> [Task prompt]
Give the lines below again, exactly as they stand, and leave out the images.

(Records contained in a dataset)
----

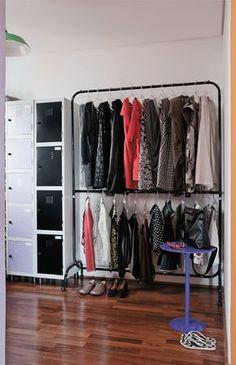 """""""Nossos armários de roupa são araras e arquivos escolares, simples de trocar de lugar e levar na mudança. É uma alternativa à marcenaria embutida e fixa"""", observa Rodrigo Ohtake."""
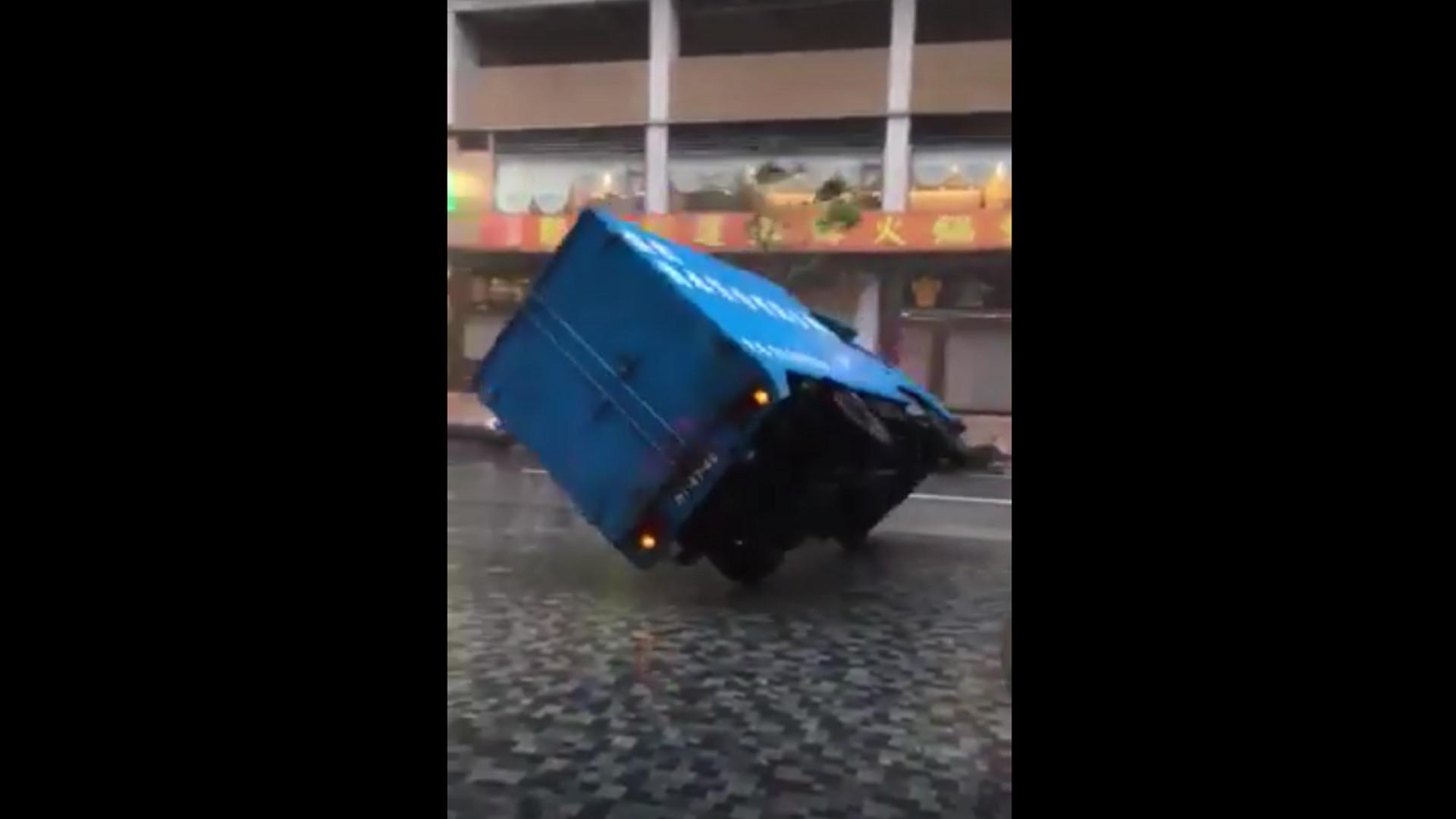 """LKW fällt auf offener Straße um: Taifun """"Hato"""" verwüstet China"""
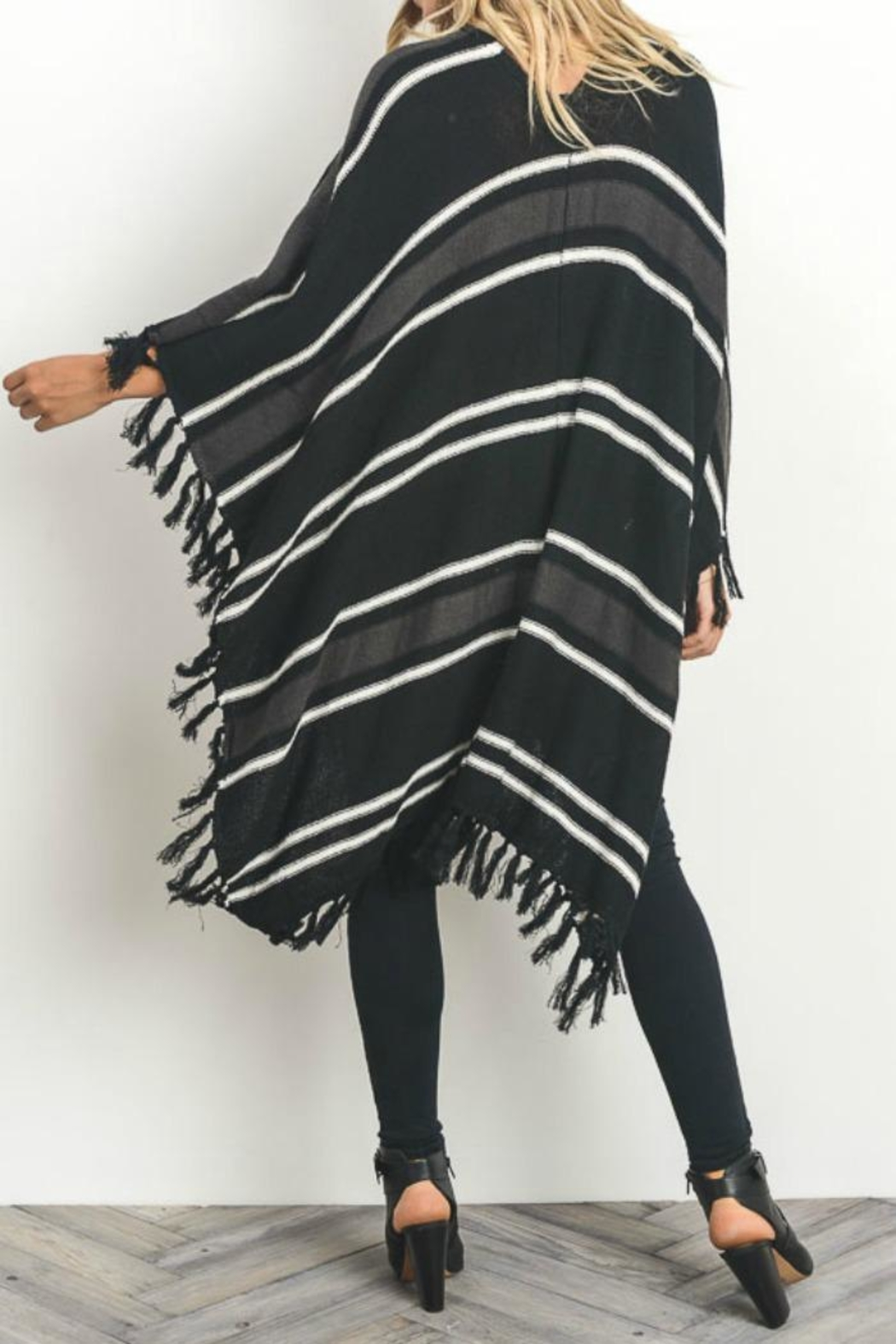 Gilli Button Front Poncho - Back Cropped Image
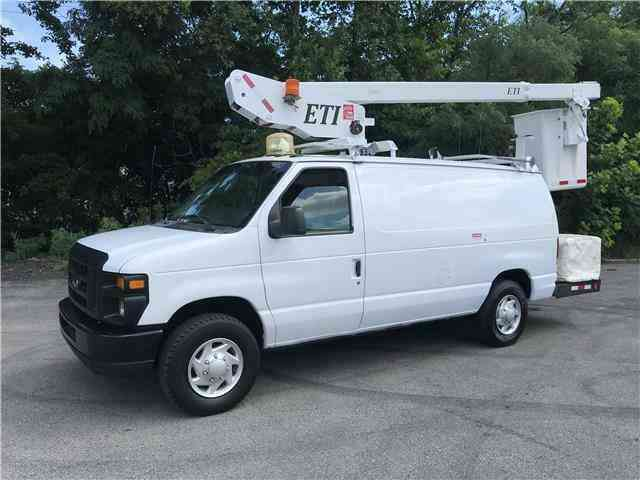 Ford E350 35ft BUCKET TRUCK Commercial Econoline Cargo (2009)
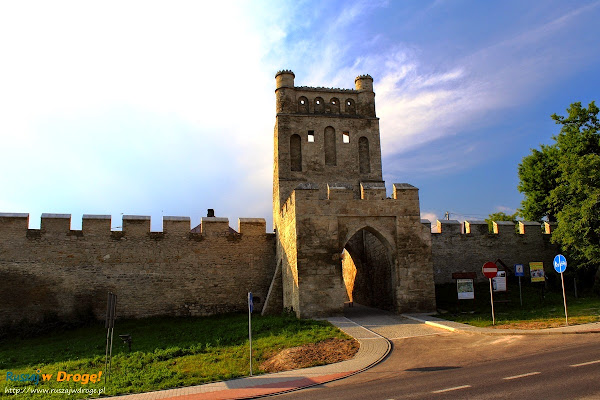 szydłów brama krakowska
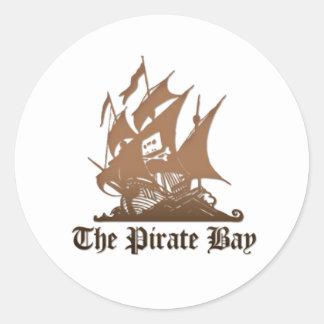 El pegatina del logotipo de la bahía del pirata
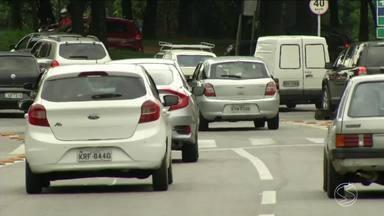 Número de veículos cresce 3,2% em Resende, RJ - Dados são do ano passado em relação a 2016. São 2.223 novos veículos a mais nas ruas.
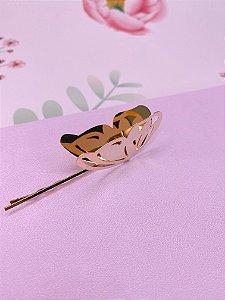 Grampo na cor dourada com borboleta que abre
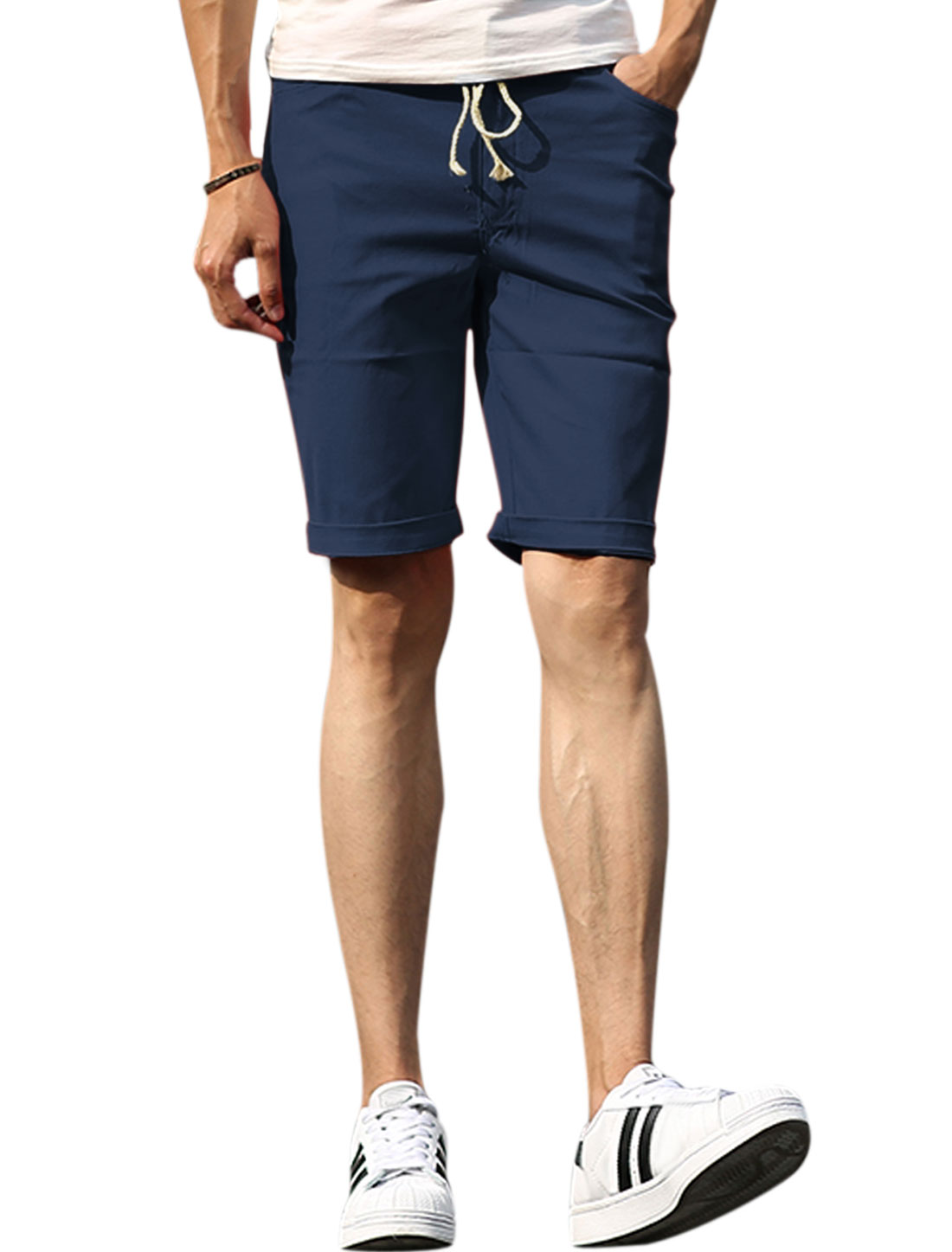 Men Elastic Drawstring Waist Mid Rise Five Pockets Shorts Navy Blue W32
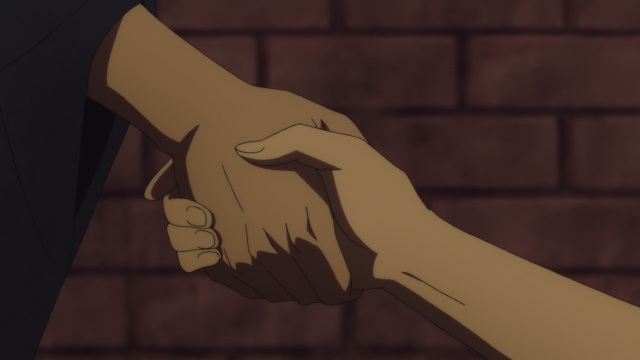 Shouwa Genroku Rakugo Shinju anime Episode 8 - Yakumo (Kikuhiko/Bon) and Sukeroku (Shin) clasp hands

----

> [Output of the exercise]
 """""""Nossos armários de roupa são araras e arquivos escolares, simples de trocar de lugar e levar na mudança. É uma alternativa à marcenaria embutida e fixa"""", observa Rodrigo Ohtake."""
 """LKW fällt auf offener Straße um: Taifun """"Hato"""" verwüstet China"""
 Gilli Button Front Poncho - Back Cropped Image
 Ford E350 35ft BUCKET TRUCK Commercial Econoline Cargo (2009)
 szydłów brama krakowska
 El pegatina del logotipo de la bahía del pirata
 Número de veículos cresce 3,2% em Resende, RJ - Dados são do ano passado em relação a 2016. São 2.223 novos veículos a mais nas ruas.
 Grampo na cor dourada com borboleta que abre
 Men Elastic Drawstring Waist Mid Rise Five Pockets Shorts Navy Blue W32
 Shouwa Genroku Rakugo Shinju anime Episode 8 - Yakumo (Kikuhiko/Bon) and Sukeroku (Shin) clasp hands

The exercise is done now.